Page:

Since we are seeking arithmetical consistency, should the first member of the sequence also be multiplied by ten? Yes, if we were multiplying pure numbers. No, because we are multiplying yields. And one is not a yield. We are multiplying what the one yields.
“Who has ears, hear.” The phrase is standard rabbinic language alerting those hearing it that there is a teaching concealed behind the plain face of the plain meaning of the passage. The sequence of counting numbers up to four makes a far more fitting basis for the numbers in—as I like to call it—the Parable of the Fourfold Field. I think it is the solution to the mathematical problem.
It provides a glimmer of hope that other questions about the parable’s elements might have answers as indisputable as the solution to a simple arithmetic problem. It leaves open the question, of course, what is being multiplied? what is increasing? Leaving those questions for later, I ask us, Does my interpretation make more sense? And if so, what is sense that it should come in quantities of less and more?
For various reasons—the novelty of triangular numbers; the complicated three-stage manipulations—you might not be persuaded that I have hit on the one, correct, and only explanation of the thirty, sixty, one hundred. Let me add some relevant historical trivia. The Tetraktys is the name given to the four-member series, sometimes represented by a triangular array of alphas, starting with one, next row two, third row three, fourth row four.

Exercise description:
Pick up the passage on the Parable of the Fourfold Field and the Tetraktys right after its last sentence, and keep going in the same voice.

Records in a dataset:
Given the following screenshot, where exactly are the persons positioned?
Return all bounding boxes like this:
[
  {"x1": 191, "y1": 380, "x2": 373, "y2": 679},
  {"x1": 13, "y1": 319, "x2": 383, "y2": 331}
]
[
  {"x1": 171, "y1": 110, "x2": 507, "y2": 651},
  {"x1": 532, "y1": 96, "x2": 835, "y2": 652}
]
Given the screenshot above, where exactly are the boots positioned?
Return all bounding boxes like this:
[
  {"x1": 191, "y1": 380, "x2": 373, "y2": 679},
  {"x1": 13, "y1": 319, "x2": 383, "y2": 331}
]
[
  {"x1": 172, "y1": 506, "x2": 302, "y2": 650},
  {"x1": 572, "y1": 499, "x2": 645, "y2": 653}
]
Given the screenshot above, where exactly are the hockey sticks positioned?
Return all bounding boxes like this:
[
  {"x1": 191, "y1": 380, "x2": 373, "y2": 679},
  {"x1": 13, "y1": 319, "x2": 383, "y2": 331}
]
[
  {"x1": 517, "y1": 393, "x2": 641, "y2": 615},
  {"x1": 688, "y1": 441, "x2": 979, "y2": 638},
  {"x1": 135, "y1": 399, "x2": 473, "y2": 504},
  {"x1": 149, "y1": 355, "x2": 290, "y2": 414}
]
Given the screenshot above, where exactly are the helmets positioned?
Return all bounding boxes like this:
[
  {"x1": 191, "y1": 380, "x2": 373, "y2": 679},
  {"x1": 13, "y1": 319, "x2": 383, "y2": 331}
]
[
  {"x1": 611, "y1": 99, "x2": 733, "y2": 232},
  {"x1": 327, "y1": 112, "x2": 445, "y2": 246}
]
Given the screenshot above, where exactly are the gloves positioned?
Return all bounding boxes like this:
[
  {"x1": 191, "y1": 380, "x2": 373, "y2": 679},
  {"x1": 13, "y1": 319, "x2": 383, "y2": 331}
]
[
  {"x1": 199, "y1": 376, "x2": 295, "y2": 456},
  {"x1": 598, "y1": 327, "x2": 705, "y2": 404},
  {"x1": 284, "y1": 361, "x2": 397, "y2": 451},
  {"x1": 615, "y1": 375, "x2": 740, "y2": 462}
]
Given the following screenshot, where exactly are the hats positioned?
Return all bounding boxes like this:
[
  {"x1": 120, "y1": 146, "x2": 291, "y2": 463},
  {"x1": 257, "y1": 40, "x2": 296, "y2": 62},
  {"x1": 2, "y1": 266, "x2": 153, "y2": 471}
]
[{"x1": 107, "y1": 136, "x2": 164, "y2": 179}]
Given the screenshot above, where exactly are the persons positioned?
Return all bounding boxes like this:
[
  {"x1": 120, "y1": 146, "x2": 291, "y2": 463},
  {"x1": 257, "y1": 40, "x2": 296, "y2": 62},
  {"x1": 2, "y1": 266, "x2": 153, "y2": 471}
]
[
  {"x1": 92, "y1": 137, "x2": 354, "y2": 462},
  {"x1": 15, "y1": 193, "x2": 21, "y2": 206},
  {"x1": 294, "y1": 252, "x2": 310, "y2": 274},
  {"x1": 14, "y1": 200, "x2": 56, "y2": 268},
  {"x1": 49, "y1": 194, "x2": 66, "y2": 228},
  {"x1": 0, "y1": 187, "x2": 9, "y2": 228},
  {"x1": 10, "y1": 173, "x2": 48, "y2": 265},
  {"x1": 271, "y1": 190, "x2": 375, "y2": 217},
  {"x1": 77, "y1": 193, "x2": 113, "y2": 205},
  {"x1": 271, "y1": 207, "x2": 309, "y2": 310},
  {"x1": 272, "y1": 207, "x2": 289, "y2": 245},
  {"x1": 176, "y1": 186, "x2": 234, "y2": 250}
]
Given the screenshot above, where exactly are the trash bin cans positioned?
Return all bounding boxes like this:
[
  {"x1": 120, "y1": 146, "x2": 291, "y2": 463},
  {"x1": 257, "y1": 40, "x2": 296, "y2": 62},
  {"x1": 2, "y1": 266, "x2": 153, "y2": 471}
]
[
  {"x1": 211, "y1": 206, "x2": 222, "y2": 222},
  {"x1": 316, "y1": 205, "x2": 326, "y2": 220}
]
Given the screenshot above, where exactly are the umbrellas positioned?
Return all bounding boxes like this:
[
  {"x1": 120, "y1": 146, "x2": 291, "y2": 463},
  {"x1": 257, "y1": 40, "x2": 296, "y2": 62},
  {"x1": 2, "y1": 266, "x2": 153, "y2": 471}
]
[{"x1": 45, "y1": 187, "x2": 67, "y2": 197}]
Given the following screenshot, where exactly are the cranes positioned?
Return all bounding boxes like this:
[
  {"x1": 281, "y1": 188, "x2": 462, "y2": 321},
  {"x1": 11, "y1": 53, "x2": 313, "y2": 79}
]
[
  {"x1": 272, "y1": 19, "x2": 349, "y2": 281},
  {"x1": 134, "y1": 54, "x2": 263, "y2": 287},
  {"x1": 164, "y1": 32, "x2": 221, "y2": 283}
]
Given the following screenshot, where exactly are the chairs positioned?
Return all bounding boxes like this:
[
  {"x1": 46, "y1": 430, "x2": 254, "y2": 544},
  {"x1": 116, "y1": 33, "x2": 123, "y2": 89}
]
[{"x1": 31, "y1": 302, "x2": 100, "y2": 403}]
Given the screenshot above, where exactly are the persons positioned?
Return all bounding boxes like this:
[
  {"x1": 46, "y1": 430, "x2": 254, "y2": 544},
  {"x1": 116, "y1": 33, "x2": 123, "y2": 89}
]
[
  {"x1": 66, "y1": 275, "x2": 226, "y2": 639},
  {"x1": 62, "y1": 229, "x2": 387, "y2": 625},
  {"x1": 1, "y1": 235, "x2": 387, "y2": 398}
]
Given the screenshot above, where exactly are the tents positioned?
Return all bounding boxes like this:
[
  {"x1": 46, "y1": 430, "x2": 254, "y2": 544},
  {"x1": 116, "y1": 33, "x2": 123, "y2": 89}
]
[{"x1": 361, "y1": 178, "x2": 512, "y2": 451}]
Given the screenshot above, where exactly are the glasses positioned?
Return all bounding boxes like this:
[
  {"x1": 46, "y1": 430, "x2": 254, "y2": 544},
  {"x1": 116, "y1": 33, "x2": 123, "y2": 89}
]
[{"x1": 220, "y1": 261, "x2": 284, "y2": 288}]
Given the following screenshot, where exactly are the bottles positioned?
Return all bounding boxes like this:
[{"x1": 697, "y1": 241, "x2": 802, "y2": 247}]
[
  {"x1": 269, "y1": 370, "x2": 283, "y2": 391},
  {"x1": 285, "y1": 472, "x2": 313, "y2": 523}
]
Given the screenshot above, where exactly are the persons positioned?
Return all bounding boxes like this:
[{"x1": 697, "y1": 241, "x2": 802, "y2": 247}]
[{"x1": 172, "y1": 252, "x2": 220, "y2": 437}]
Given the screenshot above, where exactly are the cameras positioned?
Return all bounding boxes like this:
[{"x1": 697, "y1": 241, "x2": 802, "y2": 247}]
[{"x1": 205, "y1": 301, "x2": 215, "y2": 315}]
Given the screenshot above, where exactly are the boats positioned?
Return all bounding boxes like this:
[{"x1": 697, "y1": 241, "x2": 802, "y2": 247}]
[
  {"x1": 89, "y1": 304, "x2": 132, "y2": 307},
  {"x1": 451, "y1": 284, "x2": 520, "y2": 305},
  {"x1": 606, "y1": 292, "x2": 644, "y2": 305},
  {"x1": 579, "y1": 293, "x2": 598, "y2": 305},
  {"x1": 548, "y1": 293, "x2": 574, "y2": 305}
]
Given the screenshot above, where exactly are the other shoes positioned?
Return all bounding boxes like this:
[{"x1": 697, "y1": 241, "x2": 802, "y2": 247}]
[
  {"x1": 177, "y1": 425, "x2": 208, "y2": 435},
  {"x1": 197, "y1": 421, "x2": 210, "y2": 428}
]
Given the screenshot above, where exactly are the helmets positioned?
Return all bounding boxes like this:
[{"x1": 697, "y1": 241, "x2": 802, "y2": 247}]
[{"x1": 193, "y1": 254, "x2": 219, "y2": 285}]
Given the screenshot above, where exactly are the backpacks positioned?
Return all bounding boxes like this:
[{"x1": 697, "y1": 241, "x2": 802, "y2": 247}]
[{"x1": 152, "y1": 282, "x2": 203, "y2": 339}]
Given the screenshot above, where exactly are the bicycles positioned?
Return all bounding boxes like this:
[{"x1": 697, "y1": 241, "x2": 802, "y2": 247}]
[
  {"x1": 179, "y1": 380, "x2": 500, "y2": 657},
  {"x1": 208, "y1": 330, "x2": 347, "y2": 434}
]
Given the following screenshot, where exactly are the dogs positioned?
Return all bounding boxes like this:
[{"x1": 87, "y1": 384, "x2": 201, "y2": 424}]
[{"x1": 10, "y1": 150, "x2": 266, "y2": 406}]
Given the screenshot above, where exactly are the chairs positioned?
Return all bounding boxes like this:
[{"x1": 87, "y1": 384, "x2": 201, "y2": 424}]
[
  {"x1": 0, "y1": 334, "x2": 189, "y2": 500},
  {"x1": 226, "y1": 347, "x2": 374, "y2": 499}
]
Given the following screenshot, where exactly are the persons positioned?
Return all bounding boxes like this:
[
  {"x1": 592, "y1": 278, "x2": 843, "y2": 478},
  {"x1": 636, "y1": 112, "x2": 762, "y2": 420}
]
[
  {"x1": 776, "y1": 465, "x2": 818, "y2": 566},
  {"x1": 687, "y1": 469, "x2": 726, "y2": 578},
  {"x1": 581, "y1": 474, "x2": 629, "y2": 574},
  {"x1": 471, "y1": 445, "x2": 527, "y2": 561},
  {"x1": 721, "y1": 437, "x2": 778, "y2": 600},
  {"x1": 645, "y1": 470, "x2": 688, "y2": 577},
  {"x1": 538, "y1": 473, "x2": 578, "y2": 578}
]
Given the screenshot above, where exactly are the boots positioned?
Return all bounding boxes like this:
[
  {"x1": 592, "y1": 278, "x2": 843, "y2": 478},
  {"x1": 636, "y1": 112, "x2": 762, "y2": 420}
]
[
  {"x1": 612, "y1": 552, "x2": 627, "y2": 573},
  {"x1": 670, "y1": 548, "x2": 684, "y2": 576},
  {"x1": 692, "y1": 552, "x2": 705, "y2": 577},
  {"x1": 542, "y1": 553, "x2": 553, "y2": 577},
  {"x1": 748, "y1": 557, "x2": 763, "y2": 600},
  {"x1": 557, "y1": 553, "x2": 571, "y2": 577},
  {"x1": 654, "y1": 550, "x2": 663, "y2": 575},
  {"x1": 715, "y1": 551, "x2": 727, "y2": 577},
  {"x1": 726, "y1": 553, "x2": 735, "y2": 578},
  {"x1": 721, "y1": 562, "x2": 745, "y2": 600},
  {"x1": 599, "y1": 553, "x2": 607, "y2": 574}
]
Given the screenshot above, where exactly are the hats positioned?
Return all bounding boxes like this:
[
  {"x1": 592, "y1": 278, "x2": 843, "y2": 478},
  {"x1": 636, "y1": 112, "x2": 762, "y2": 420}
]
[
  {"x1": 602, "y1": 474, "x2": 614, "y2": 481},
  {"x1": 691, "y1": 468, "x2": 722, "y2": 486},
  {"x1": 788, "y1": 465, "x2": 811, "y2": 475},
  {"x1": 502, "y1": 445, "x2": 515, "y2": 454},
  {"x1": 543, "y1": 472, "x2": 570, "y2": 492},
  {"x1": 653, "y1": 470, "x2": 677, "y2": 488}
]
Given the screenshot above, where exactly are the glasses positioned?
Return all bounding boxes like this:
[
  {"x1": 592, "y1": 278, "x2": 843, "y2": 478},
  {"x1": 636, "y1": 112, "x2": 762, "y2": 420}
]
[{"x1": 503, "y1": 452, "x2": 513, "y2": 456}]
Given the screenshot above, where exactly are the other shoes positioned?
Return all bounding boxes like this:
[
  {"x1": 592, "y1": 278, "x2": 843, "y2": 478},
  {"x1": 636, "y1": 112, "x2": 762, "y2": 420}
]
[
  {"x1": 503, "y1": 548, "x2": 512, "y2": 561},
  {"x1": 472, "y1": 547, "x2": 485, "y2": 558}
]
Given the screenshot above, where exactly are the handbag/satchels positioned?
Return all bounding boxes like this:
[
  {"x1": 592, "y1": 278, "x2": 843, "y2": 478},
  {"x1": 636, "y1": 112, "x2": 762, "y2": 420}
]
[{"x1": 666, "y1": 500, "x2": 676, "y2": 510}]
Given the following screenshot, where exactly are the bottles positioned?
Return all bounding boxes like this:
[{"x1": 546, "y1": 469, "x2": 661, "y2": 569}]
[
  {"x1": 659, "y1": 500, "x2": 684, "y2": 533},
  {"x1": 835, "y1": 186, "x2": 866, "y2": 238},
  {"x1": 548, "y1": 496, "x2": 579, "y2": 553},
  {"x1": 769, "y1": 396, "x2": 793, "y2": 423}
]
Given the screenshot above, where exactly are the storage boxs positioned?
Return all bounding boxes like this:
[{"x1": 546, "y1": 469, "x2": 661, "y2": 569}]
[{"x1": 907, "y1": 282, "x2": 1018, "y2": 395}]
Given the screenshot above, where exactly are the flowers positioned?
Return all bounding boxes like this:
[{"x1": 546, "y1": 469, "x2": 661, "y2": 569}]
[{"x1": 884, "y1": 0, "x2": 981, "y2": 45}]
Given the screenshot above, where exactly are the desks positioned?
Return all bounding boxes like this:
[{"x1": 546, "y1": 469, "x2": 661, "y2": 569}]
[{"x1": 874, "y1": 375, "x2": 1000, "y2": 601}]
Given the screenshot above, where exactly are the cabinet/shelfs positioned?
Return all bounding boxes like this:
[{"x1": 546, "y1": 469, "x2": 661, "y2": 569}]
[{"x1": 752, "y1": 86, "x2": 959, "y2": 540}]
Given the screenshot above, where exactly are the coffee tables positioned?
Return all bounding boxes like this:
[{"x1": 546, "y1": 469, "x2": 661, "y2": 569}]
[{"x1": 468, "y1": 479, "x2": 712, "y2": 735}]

Answer to the task:
α
α α
α α α
α α α α
This figurate number, whose value is ten, is the fourth of the triangular numbers. It has a name because, the story goes, when the Pythagoreans inducted a new member into their community, they did so swearing “by him who gave the Tetraktys.” This swearing-in was a liturgy, a sacrament, in Greek, a mysterion, a “mystery.” The oath was also a great secret, one of those secrets known to virtually everybody, or at least to anyone who cared about such things.
Recall that Jesus, alone, with those around him with the 12, tells them that they have been given “the mystery.” We are meant to understand “baptism.” The climactic moment of Baptism, whether it took place in a ritual bathtub or in a flowing river, was the moment the baptized person “came up,” out of the water. The verb, anabainein, appears twice in the parable: the weeds “came up,” and whatever was sown on good soil bore fruit “coming up” and increasing (numerically) as thirty, sixty, one hundred.
Now I would not be so confident that my reading gives the better sense for the number sequence (if not its fullest meaning) except that the Gospel elsewhere shows that numbers matter to its author. Mark puts a numerical puzzle into the mouth of Jesus who asks his 12 whether they remember how many baskets of leftover bread they brought back when he and they fed the five thousand with five loaves and how many basketfuls of bread they brought back when he and they fed the four thousand with seven loaves. He does not ask them to add the five loaves to the seven loaves; but Mark may be inviting his readers to come up with the number. Which is, of course, twelve.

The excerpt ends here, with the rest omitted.